WORK REQUEST:
Everything in the records must be copied exactly, apart from the pictures.

GIVEN RECORDS Block Start

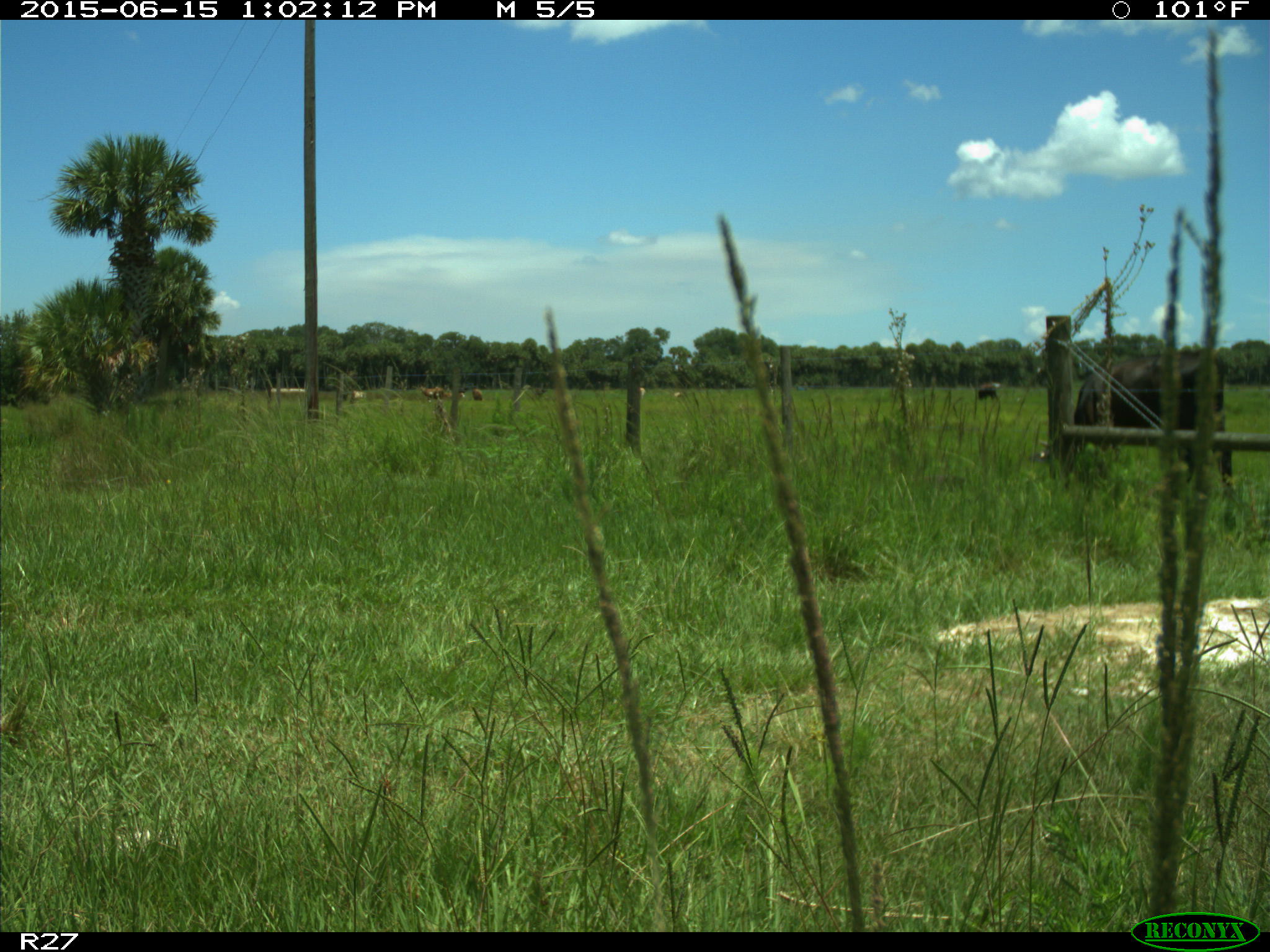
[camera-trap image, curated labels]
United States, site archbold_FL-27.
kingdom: Animalia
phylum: Chordata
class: Mammalia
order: Artiodactyla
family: Bovidae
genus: Bos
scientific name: Bos taurus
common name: domestic cow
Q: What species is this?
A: Bos taurus (domestic cow).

GIVEN RECORDS Block End

ANSWER SPACE:
[camera-trap image, curated labels]
United States, site archbold_FL-27.
kingdom: Animalia
phylum: Chordata
class: Mammalia
order: Artiodactyla
family: Bovidae
genus: Bos
scientific name: Bos taurus
common name: domestic cow
Q: What species is this?
A: Bos taurus (domestic cow).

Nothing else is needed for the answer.